283 BC in various calendars
- Gregorian calendar: 283 BC CCLXXXIII BC
- Ab urbe condita: 471
- Ancient Egypt era: XXXIII dynasty, 41
- - Pharaoh: Ptolemy II Philadelphus, 1
- Ancient Greek Olympiad (summer): 124th Olympiad, year 2
- Assyrian calendar: 4468
- Balinese saka calendar: N/A
- Bengali calendar: −876 – −875
- Berber calendar: 668
- Buddhist calendar: 262
- Burmese calendar: −920
- Byzantine calendar: 5226–5227
- Chinese calendar: 丁丑年 (Fire Ox) 2415 or 2208 — to — 戊寅年 (Earth Tiger) 2416 or 2209
- Coptic calendar: −566 – −565
- Discordian calendar: 884
- Ethiopian calendar: −290 – −289
- Hebrew calendar: 3478–3479
- - Vikram Samvat: −226 – −225
- - Shaka Samvat: N/A
- - Kali Yuga: 2818–2819
- Holocene calendar: 9718
- Iranian calendar: 904 BP – 903 BP
- Islamic calendar: 932 BH – 931 BH
- Javanese calendar: N/A
- Julian calendar: N/A
- Korean calendar: 2051
- Minguo calendar: 2194 before ROC 民前2194年
- Nanakshahi calendar: −1750
- Seleucid era: 29/30 AG
- Thai solar calendar: 260–261
- Tibetan calendar: མེ་མོ་གླང་ལོ་ (female Fire-Ox) −156 or −537 or −1309 — to — ས་ཕོ་སྟག་ལོ་ (male Earth-Tiger) −155 or −536 or −1308

= 283 BC =

Year 283 BC was a year of the pre-Julian Roman calendar.

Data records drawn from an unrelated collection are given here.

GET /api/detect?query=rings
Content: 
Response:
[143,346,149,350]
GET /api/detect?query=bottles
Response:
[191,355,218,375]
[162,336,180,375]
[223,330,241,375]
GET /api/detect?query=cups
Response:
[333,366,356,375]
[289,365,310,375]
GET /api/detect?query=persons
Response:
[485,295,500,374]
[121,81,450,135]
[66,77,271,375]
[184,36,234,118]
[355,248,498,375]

At the time it was known as the Year of the Consulship of Dolabella and Maximus (or, less frequently, year 471 Ab urbe condita). The denomination 283 BC for this year has been used since the early medieval period, when the Anno Domini calendar era became the prevalent method in Europe for naming years.

== Events ==

=== By place ===
==== Greece ====
- Following Demetrius Poliorcetes' death in captivity as a prisoner of Seleucus, his son Antigonus assumes the title of King of Macedonia, though in name only, as King Lysimachus of Thrace is in control of Macedonia. Demetrius' remains are given to Antigonus and he is honoured with a grand funeral in Corinth. After this, Demetrius is interred in the town of Demetrias which he had founded.

==== Roman Republic ====
- Consuls: Publius Cornelius Dolabella and Gnaeus Domitius Calvinus Maximus.
- At the Battle of Lake Vadimo, Roman forces finally quell the allied Etruscans and Gauls. The Roman army is led by consul Publius Cornelius Dolabella. Rome is at last undisputed master of northern and central Italy.

==== Egypt ====
- The canal from the Nile River to the Red Sea, initially started but not completed by the Egyptian pharaoh Necho II and repaired by the Persian king Darius I, is again repaired and made operational by Ptolemy II.
- Ptolemy II enlarges the library at Alexandria and appoints the grammarian Zenodotus to collect and edit all the Greek poets.

====China====
- General Lian Po of the State of Zhou defeats an army of the State of Qi and captures the city of Yangqin.